I did not quit playing there. I appeared there twice more with my own band Cody's Glider in the 70s. I used to go there in the 80's to see Jack and people from the same scene until it closed.

In 1986, The Nice was supposed to play a special concert back at The Marquee. What happened?

I bumped into Lee Jackson walking down Wardour Street, near The Marquee. I told him l would like to set up a reunion: "let's go and talk to Jack Barrie. I have Blinky (Brian Davison) interested to appear". Jack said it would be a very big occasion for the quartet to play together again and he would get Capital Radio to record the show live and have it filmed and a live album could come out of it!
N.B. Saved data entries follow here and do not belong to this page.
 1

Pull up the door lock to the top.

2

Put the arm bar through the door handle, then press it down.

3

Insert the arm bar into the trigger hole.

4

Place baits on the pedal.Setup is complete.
Jack rang Keith to tell him, but annoyingly Keith declined saying he was contracted only to appear with Emerson Lake and Palmer, but I believe it was down to an ego thing with him not accepting me. He had not communicated with me for years, shame. If only I had bumped into him with Lee things should have been different.
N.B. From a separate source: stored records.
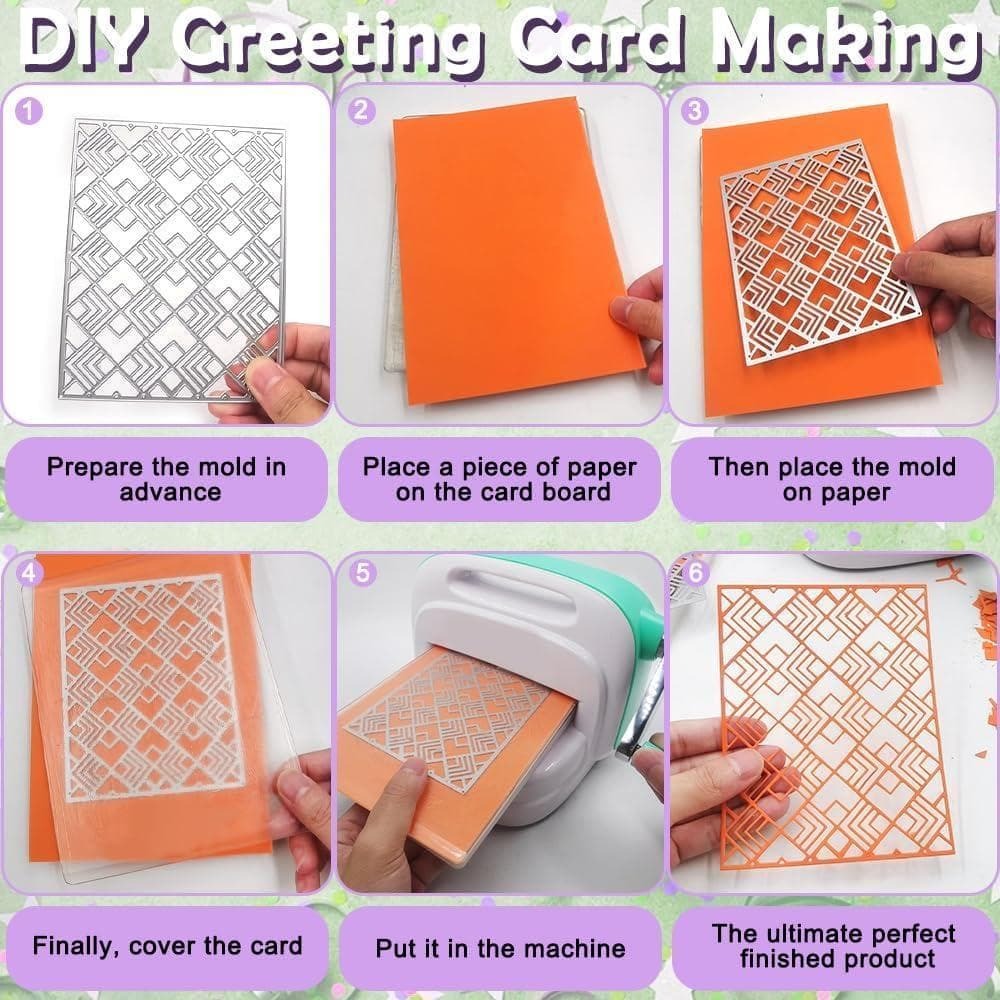 DIY Greeting Card Making

1

Prepare the mold in advance

2

Place a piece of paper on the card board

3

Then place the mold on paper

4

Finally, cover the card

5

Put it in the machine

6

The ultimate perfect finished product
What did you think when you heard about the demolishing of the original building at 90 Wardour street in the 90's?

It was a sin, a terrible idea to demolish the one club in the world that brought British rock to the forefront of the world, some mistake. But the new owners could not see how to run it as well as the originals, that's why it was failing why it had to be sold. The new owners of the building were sitting on an office space gold mine worth more than the club audiences now coming in. There wasn't a big public protest about its closure perhaps there should have been a giant demonstration to keep the space. Can't really see this happening but it did.

Now you have a new group called Second Thoughts featuring yourself and Andy Tillison of The Tangent. Would you like to appear back at the new version of The Marquee club opening its doors this month?

I don't think so at the moment I am promoting Second Thoughts for large international festivals. But it might be nice if several groups were brought together to make a Marquee festival, don't you think? But it would have to be profitable for Second Thoughts as it is not cheap for me to put it on. So, why not interest the new owners? You never know, you have the site and the insight.

If you had to define the effect that the Marquee club had in your life or in your musical career, how would you put it into words?

It was an historic occurrence in my life. I had first seen The Who there, went on to appear there and then broke The Who's box office record at The Marquee, incredible. Many audiences outside London I met were inspired by the reputation of The Marquee in London and wished they had something similar near where they lived. The Marquee was a magnet, people travelled from all round the world to be there. Some Americans came in one night and asked if The Nice would burn their draft cards during "America". We did it before burning the flag. You need a Marquee Club.

Interview by K. Barroso, September 2007.